Amine Mahfoudh : La proportionnelle aux élections, c’est ‘’non pouvoir’’

Amine Mahfoudh : La proportionnelle aux élections, c’est ‘’non pouvoir’’

Invité de l’émission ‘’Het Esshih’’ sur la chaîne Nessma, mercredi 21 mars 2018, le constitutionnaliste Amine Mahfoudh a développé ses vues sur les moyens juridiques de mettre en œuvre la proposition du président de la République en faveur de la modification de la loi électorale. Sachant qu’il est l’un des quatre experts signataires de la tribune dans laquelle le changement de mode de scrutin avait été proposé comme solution incontournable pour faire sortir le pays de la crise.

Selon lui, la démocratie ne peut réussir que dans un environnement culturel favorable. Or, a-t-il constaté, ‘’l’environnement culturel en Tunisie ne s’y prête pas encore. La démocratie, étant à ses premiers pas, peut avoir des ratés, ce qui est normal’’.

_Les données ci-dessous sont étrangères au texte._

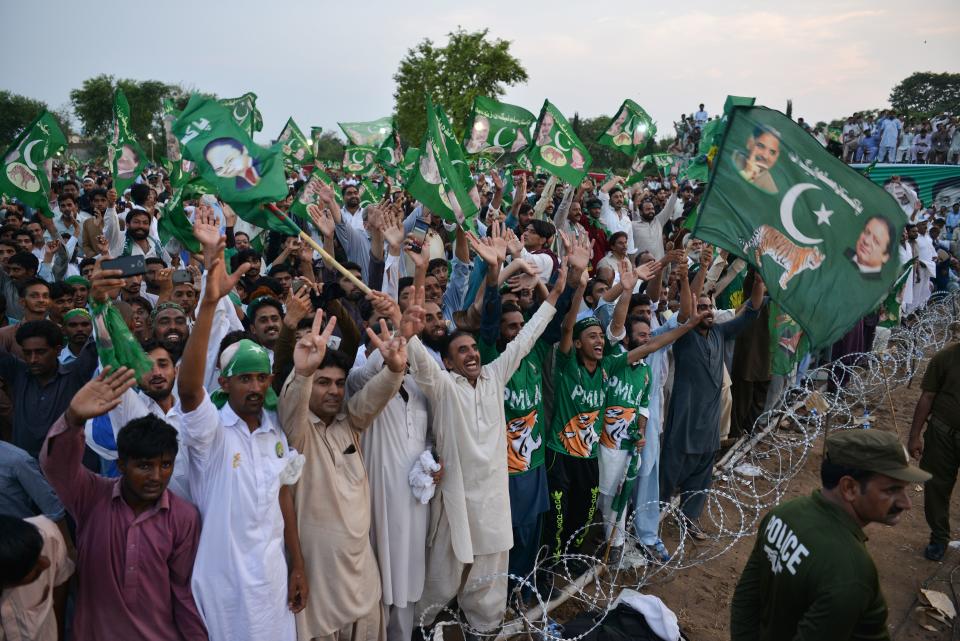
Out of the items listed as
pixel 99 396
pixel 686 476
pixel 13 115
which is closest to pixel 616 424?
pixel 686 476

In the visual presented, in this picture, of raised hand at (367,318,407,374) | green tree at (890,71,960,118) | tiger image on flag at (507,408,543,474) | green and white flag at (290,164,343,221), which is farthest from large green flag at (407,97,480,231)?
green tree at (890,71,960,118)

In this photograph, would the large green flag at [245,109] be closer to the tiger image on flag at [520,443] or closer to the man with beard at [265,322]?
the man with beard at [265,322]

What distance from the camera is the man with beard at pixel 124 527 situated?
276 centimetres

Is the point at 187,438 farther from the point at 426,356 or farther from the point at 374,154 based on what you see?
the point at 374,154

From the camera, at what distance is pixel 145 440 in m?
2.77

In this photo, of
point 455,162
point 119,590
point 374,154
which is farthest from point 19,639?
point 374,154

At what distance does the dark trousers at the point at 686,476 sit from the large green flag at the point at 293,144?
7.95 meters

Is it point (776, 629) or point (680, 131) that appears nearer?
point (776, 629)

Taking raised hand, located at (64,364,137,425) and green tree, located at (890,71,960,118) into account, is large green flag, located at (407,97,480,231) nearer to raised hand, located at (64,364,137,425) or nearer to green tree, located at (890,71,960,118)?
raised hand, located at (64,364,137,425)

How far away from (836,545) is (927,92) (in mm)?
74359

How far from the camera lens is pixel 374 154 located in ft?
37.1

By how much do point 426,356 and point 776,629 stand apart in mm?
2186

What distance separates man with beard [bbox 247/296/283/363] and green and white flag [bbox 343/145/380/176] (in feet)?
22.0

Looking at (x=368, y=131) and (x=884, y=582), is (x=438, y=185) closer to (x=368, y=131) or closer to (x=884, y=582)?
(x=884, y=582)
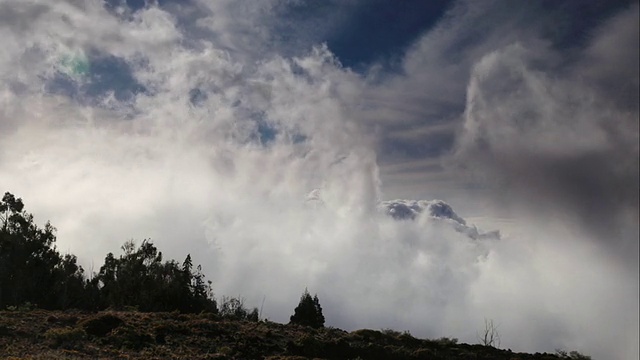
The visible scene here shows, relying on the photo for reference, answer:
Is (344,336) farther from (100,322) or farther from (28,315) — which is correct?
(28,315)

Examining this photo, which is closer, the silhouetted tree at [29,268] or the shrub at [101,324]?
the shrub at [101,324]

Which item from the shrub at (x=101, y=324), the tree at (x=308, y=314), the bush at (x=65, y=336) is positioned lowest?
the bush at (x=65, y=336)

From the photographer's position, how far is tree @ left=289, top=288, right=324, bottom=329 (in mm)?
56866

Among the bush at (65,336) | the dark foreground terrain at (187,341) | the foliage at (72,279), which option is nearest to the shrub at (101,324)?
the dark foreground terrain at (187,341)

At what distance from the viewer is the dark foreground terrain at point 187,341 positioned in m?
27.2

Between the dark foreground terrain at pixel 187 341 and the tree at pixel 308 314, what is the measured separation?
16.6 metres

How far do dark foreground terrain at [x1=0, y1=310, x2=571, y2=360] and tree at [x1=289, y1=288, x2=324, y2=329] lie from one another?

Pour l’invité de ‘’Het Esshih’’, l’initiative relative à la modification de la loi électorale procède de la volonté d’amener l’électeur à prendre conscience de l’importance de son rôle dans l’opération électorale et de l’amener à exercer son droit de choisir sur la base de la visibilité des programmes des partis.

Pour Amine Mahfoudh la proportionnelle prescrite par l’actuelle loi électorale permet à des mouvements populistes et à des programmes incohérents d’exister, outre qu’il permet à n’importe qui d’être tête de liste. La proportionnelle, a-t-il dit, n’est rien d’autre que ‘’le système de non pouvoir’’, indiquant que l’objectif de la modification de la loi électorale est de susciter une compétition entre les partis mais que ‘’sa concrétisation demande du temps’’.

Dans le système de la proportionnelle, a ajouté Mahfoudh, l’opposition ne rien donner parce que réduite à la portion congrue, contrairement à ce qu’elle pourrait faire dans un système de scrutin direct.

Le Document de Carthage montre les limites du système politique actuel. Les vrais détenteurs du pouvoir de décision élus par le peuple, à savoir le parlement et le président de la République, sont contraints d’associer des parties non mandatées par le peuple, a-t-il conclu, en référence à l’UGTT et à l’UTICA.